__STUDY MATERIAL__
● ● ● ● ●

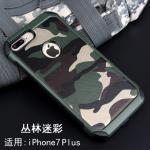 เคสกันกระแทก ลายทหาร ไอโฟน 7 plus (5.5 นิ้ว) -เขียว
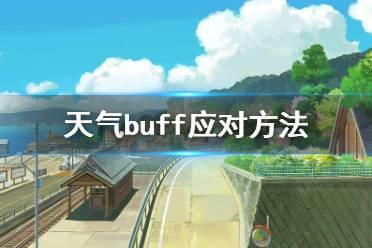 《小森生活》天气buff怎么应对 天气buff应对方法介绍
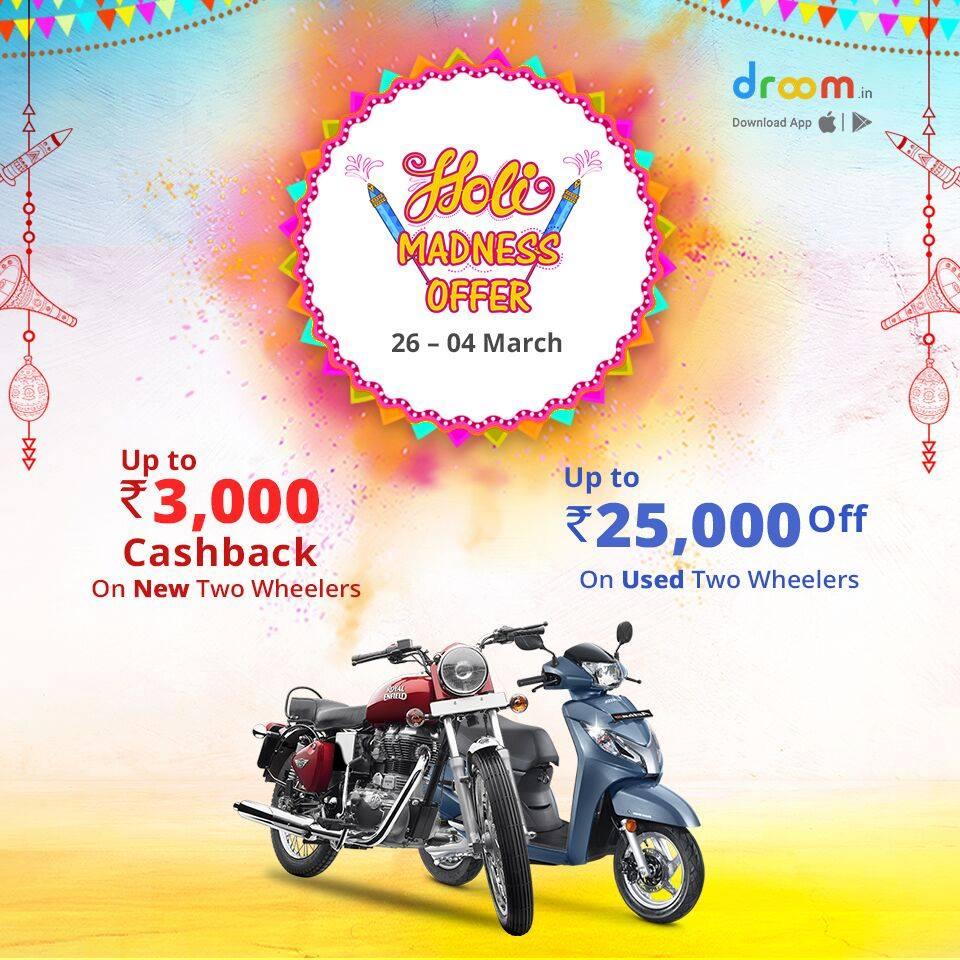 Holi Offers on Cars & Bikes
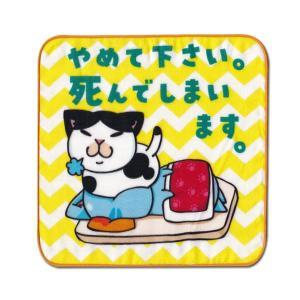 4重ガーゼ まめ猫ハンドタオル やめて下さい。 HT-12|mamekou-boo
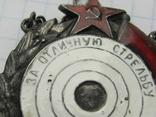 За отличную стрельбу Копия, фото №12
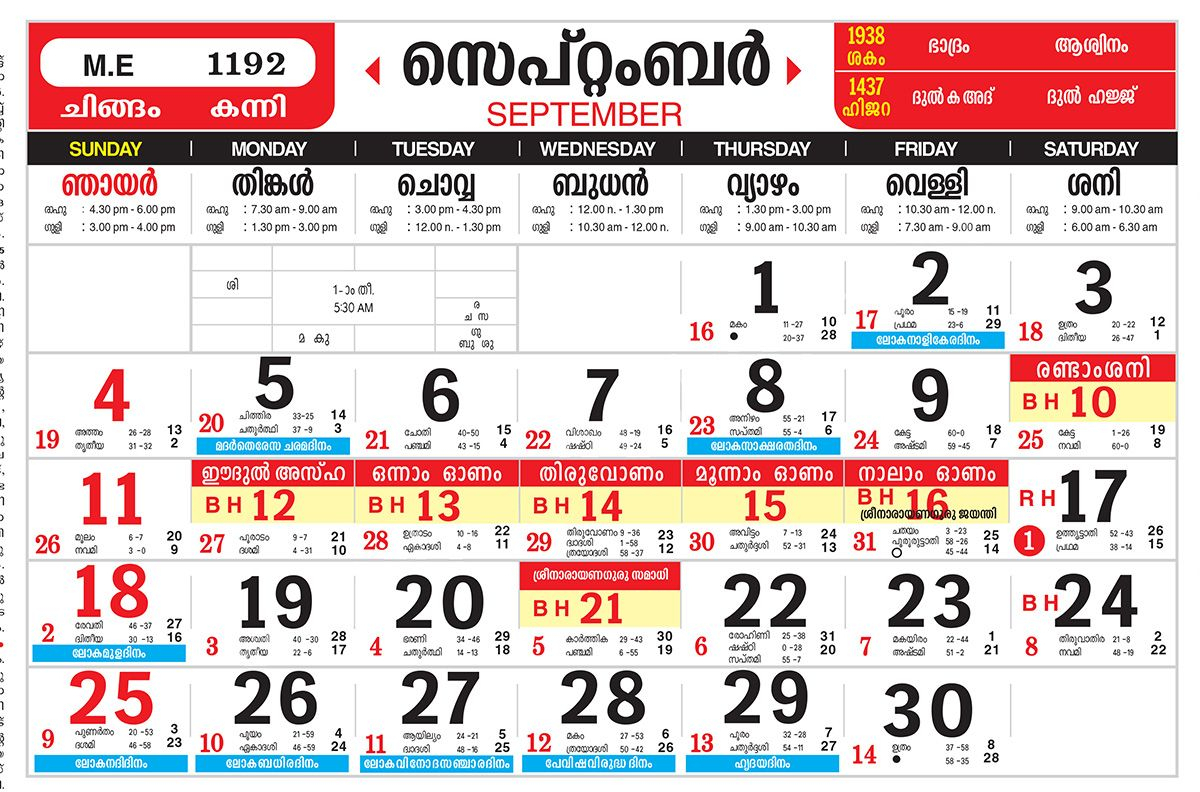 September 2016 In Malayalam Calendar, Kerala Calendar,kerala in Kerala Government Calendar 2020 September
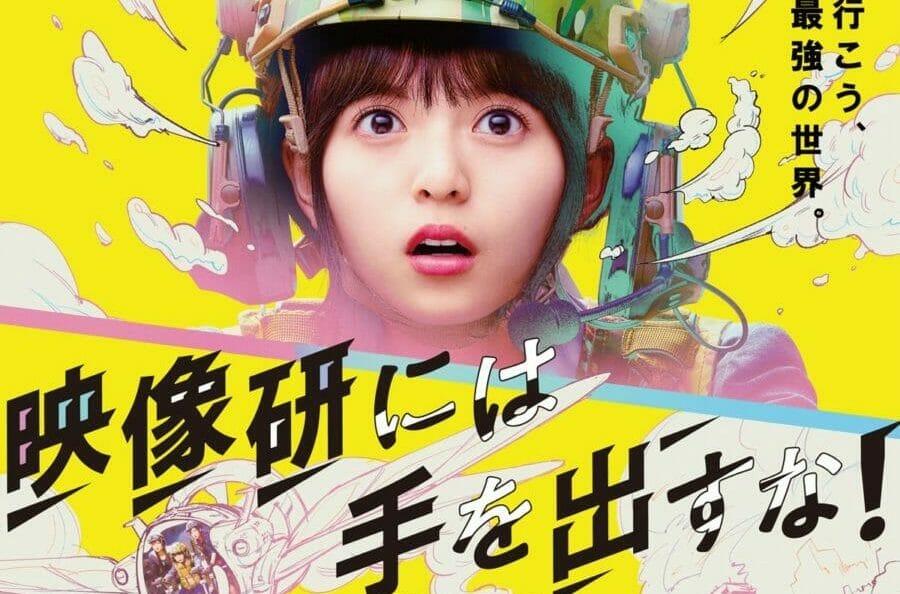 【朗報】映画「映像研には手を出すな!」9月25日公開!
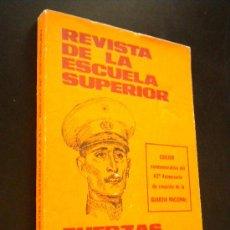 Militaria: REVISTA DE LA ESCUELA SUPERIOR FUERZAS ARMADAS DE COOPERACIÓN. Lote 36156444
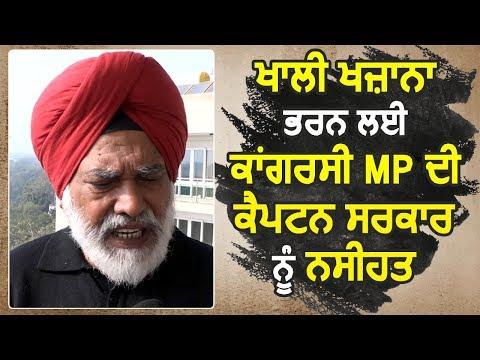 Exclusive Interview: खजाना भरने के लिए अपने खर्चे कम करे Captain Govt.: Shamsher Dullo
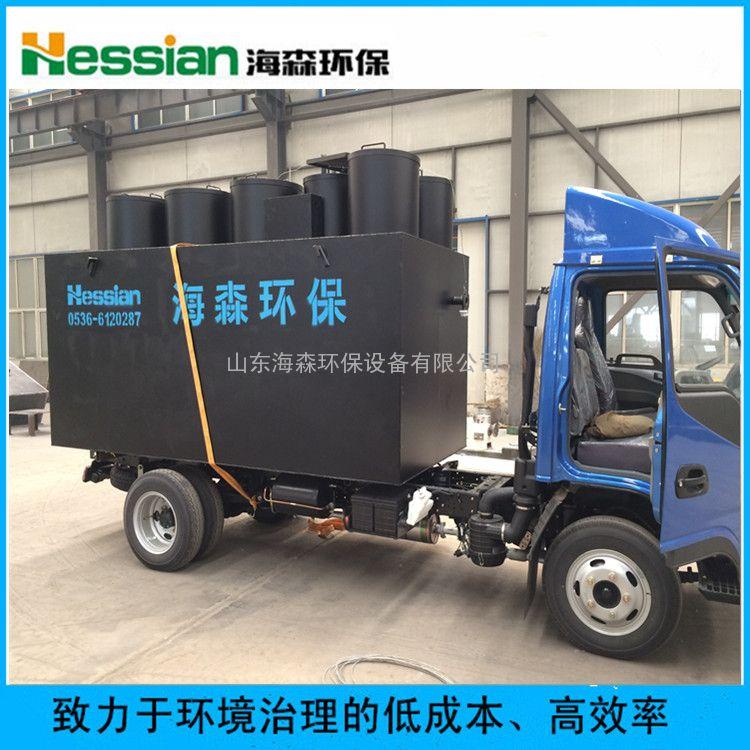 【现货供】高速公路服务区生活废水处理设备地埋一体机 节能15%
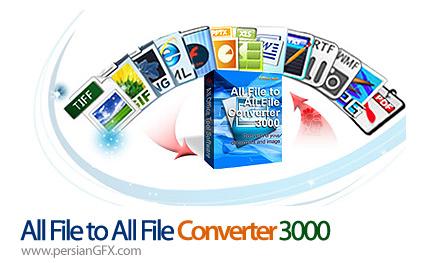 دانلود نرم افزار تبدیل فرمت انواع فایل ها - All File to All File Converter 3000 7.7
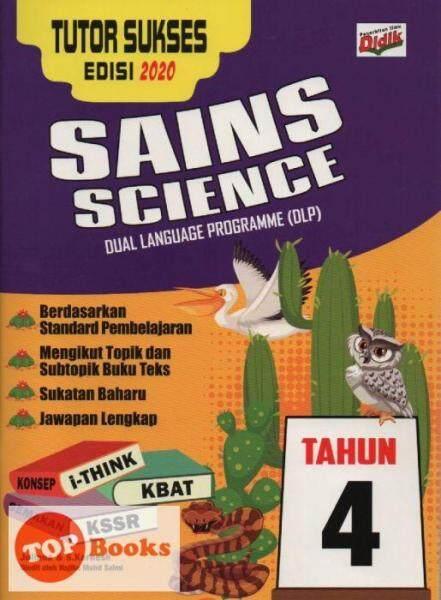 Tutor Sukses Sains / Science Tahun 4 KSSR Bilingual Malaysia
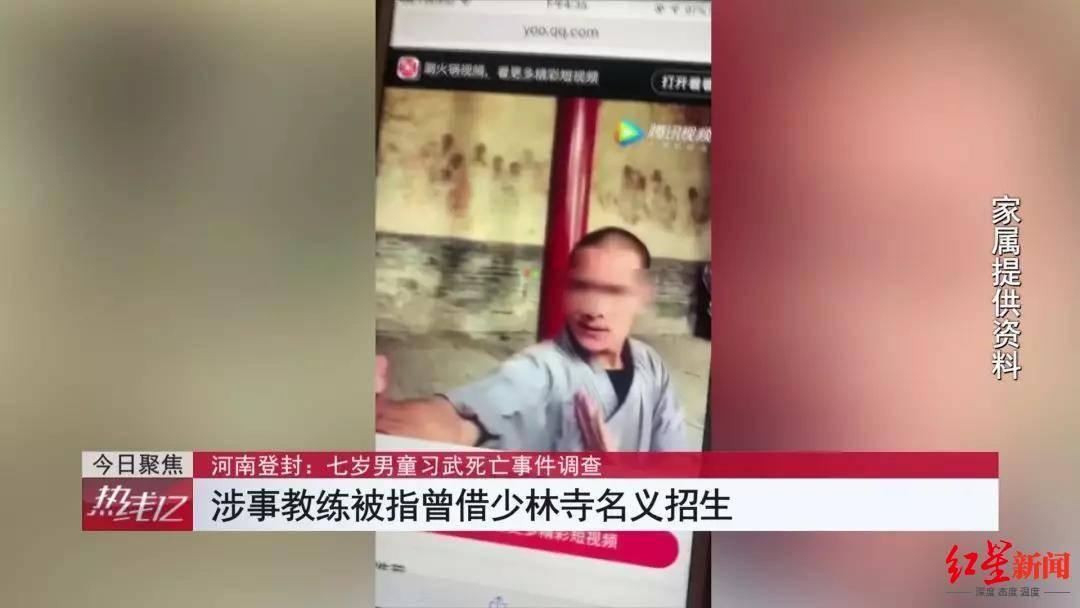 恒达官网7岁男童登封武校习武死亡 涉事教练涉嫌过失致人死亡被移送起诉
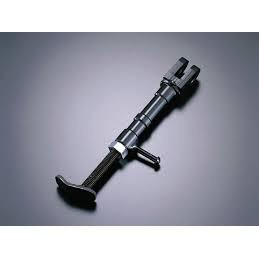 image: G'craft Sidestand black 200mm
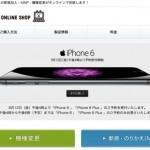 【iPhone 6】ソフトバンクオンラインショップの予約申し込み手続き方法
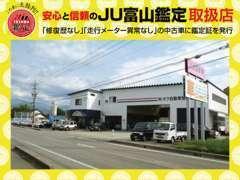 本社&展示場です。富山市より立山通りを立山町方面へ、大日橋をさらに直進して頂きますと右手に当社がございます。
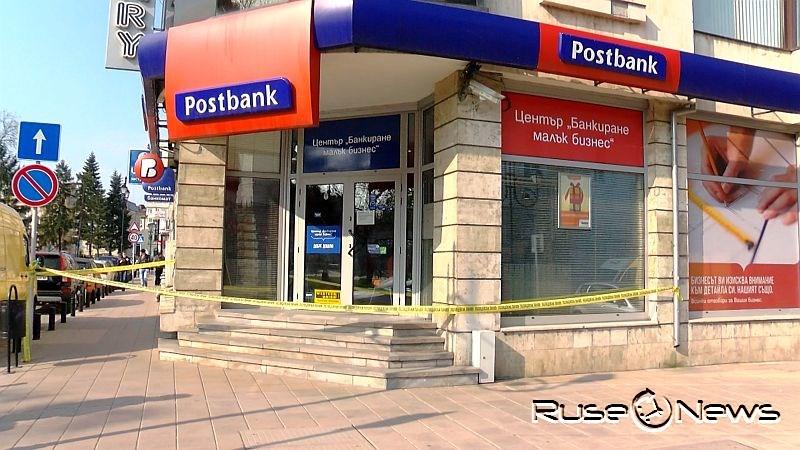 Обвиненият за обира на Пощенска банка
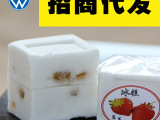 多口味冰糕 微商一手货源休闲食品零食 厂家直销招商代理 6斤/箱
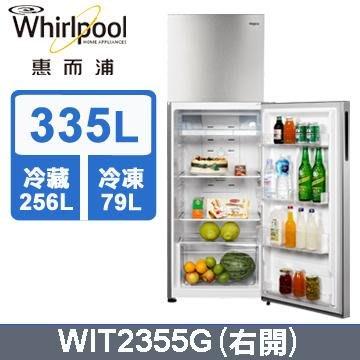Whirlpool惠而浦335公升鈦金鋼上下門冰箱WIT2355G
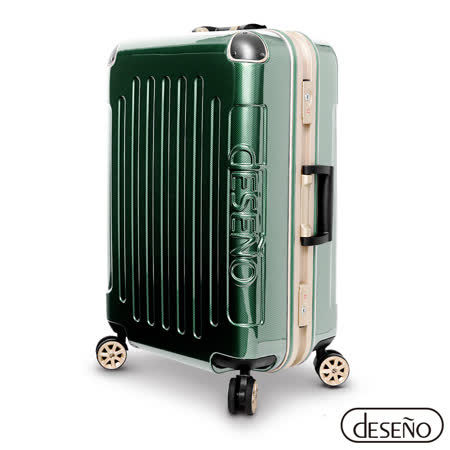 Deseno 皇家鐵騎-28吋PC鏡面碳纖維紋鋁框行李箱(金屬綠)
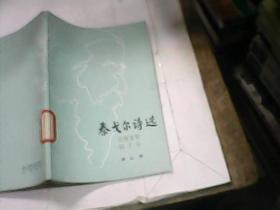 《泰戈尔诗选 吉檀迦利 园丁集》冰心 译(一版一印、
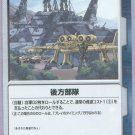 Gundam War CCG Card Blue O-27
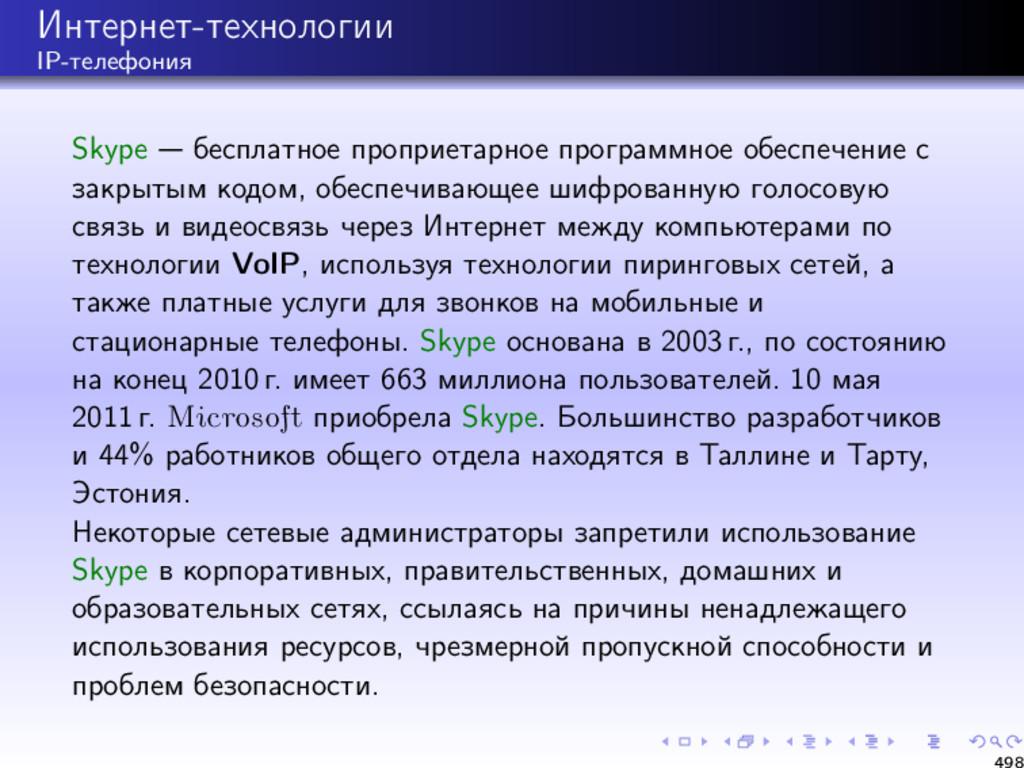 Интернет-технологии IP-телефония Skype бесплатн...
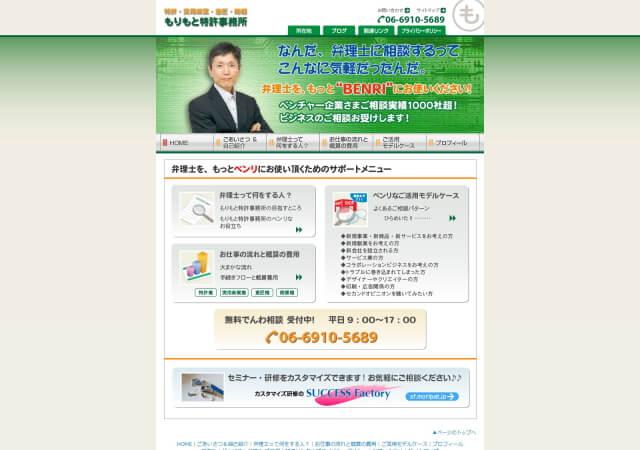 もりもと特許事務所のホームページ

● ● ● ● ●

Reproduce verbatim the lines of the material above, beginning with its first line and ending with the line that contains "Tutor Sukses Sains"; skip pictures.

__THE COMPLETED TASK__
 เคสกันกระแทก ลายทหาร ไอโฟน 7 plus (5.5 นิ้ว) -เขียว
 《小森生活》天气buff怎么应对 天气buff应对方法介绍
 Holi Offers on Cars & Bikes
 4重ガーゼ まめ猫ハンドタオル やめて下さい。 HT-12|mamekou-boo
 За отличную стрельбу Копия, фото №12
 September 2016 In Malayalam Calendar, Kerala Calendar,kerala in Kerala Government Calendar 2020 September
 【朗報】映画「映像研には手を出すな!」9月25日公開!
 Militaria: REVISTA DE LA ESCUELA SUPERIOR FUERZAS ARMADAS DE COOPERACIÓN. Lote 36156444
 Exclusive Interview: खजाना भरने के लिए अपने खर्चे कम करे Captain Govt.: Shamsher Dullo
 【现货供】高速公路服务区生活废水处理设备地埋一体机 节能15%
 دانلود نرم افزار تبدیل فرمت انواع فایل ها - All File to All File Converter 3000 7.7
 Tutor Sukses Sains / Science Tahun 4 KSSR Bilingual Malaysia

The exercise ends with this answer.